━━━━━ Available data
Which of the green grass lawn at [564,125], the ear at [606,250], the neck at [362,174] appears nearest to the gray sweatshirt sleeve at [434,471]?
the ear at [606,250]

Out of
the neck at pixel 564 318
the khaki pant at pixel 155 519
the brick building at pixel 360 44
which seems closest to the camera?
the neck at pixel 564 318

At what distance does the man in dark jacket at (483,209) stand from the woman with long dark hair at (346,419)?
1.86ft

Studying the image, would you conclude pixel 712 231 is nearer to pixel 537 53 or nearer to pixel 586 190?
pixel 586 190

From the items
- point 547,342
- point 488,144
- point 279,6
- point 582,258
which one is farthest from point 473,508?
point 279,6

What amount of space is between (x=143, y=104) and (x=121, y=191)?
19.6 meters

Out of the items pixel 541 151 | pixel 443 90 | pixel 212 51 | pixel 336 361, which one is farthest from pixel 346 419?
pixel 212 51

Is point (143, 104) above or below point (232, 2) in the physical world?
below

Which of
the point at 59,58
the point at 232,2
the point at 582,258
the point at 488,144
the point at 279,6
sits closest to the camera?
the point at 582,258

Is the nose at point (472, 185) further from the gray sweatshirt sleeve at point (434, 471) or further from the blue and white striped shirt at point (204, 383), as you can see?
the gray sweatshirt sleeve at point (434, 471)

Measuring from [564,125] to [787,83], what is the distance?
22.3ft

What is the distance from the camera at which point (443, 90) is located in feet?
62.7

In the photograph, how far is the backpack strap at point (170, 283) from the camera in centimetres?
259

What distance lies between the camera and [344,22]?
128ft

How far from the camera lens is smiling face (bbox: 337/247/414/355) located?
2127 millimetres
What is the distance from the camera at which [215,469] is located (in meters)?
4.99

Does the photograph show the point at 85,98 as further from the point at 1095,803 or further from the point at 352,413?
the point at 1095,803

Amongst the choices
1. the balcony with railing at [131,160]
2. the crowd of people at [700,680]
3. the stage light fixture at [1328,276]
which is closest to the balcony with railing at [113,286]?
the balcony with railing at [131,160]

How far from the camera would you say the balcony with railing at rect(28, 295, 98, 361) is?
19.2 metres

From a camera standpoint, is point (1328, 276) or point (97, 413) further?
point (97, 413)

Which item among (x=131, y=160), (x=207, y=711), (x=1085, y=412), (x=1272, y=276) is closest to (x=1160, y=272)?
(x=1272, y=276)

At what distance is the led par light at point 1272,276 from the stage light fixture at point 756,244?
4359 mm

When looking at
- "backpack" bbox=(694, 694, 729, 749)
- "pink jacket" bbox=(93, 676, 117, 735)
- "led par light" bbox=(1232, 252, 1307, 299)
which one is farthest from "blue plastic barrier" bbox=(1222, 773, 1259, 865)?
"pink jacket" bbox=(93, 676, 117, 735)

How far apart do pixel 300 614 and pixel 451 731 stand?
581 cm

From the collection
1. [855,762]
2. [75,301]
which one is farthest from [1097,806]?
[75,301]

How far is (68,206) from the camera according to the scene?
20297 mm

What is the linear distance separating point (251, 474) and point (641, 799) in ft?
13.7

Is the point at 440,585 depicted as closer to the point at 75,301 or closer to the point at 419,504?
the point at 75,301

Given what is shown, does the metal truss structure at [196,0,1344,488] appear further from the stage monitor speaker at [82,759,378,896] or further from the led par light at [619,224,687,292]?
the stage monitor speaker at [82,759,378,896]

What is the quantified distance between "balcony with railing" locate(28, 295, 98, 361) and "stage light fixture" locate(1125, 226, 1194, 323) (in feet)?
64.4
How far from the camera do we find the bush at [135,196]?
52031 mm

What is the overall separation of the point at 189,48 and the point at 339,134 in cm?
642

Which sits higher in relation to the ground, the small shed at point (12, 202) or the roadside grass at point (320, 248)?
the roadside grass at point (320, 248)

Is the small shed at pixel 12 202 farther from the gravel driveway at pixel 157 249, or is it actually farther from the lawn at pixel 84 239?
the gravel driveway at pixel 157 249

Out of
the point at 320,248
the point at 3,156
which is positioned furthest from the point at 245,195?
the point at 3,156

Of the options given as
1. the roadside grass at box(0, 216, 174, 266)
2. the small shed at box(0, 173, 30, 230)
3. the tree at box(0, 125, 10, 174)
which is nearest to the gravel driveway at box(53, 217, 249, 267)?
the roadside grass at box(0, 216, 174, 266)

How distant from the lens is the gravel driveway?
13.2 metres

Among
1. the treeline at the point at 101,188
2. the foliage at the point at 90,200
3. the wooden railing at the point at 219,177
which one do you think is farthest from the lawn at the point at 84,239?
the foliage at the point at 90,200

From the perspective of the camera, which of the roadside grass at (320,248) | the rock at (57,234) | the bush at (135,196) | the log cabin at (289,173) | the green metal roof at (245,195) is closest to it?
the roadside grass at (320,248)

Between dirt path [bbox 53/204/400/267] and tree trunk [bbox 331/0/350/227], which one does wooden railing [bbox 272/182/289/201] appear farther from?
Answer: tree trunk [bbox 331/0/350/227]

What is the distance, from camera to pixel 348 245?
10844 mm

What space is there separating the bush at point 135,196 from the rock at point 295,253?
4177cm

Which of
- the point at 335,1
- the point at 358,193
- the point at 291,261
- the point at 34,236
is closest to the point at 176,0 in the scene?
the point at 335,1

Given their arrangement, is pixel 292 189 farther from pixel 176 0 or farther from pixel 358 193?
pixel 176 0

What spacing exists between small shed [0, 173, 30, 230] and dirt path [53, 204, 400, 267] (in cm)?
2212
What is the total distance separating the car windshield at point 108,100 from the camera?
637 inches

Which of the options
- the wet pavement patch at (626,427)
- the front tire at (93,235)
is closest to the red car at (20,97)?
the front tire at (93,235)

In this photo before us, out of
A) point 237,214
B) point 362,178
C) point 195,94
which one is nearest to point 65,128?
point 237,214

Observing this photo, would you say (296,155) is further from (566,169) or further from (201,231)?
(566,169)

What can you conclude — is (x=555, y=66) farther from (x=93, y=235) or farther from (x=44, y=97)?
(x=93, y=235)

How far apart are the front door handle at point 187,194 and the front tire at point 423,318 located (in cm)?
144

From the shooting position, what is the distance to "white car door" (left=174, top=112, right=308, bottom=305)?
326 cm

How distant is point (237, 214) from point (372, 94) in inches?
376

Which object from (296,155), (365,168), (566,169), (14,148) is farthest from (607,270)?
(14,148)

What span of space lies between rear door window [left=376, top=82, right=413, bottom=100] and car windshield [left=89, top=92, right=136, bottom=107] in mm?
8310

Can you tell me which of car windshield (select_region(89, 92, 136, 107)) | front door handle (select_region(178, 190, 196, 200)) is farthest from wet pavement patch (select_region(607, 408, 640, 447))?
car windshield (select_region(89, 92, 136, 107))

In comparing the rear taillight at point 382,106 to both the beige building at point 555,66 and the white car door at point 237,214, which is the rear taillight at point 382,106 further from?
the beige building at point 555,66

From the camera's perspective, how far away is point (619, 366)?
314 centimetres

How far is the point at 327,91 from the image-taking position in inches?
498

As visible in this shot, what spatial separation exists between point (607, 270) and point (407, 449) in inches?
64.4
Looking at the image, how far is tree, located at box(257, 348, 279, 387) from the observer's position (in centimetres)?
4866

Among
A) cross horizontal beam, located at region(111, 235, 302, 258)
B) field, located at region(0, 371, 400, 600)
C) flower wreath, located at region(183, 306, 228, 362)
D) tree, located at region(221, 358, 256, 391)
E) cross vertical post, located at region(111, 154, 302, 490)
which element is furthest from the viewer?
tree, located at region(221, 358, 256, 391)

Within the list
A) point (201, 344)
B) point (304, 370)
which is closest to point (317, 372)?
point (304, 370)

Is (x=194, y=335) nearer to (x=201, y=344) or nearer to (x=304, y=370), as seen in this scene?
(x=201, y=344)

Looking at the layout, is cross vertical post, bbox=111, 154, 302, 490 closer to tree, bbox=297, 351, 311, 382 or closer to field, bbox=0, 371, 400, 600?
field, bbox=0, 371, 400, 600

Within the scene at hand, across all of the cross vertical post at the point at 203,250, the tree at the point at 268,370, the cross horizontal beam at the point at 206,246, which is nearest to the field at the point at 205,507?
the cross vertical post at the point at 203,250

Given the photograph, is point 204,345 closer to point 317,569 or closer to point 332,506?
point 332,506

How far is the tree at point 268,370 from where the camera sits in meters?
━━━━━━━━━━
Request: Copy the data verbatim, starting at the line that contains "Looking at the layout, is" and ending with the last line of the data.

Correct output:
Looking at the layout, is cross vertical post, bbox=111, 154, 302, 490 closer to tree, bbox=297, 351, 311, 382 or closer to field, bbox=0, 371, 400, 600?
field, bbox=0, 371, 400, 600

Within the scene at hand, across all of the cross vertical post at the point at 203,250, the tree at the point at 268,370, the cross horizontal beam at the point at 206,246, which is nearest to the field at the point at 205,507?
the cross vertical post at the point at 203,250

Given the photograph, is point 204,345 closer to point 317,569 or closer to point 332,506?
point 332,506

How far is the tree at point 268,370 from where the camera sits in meters?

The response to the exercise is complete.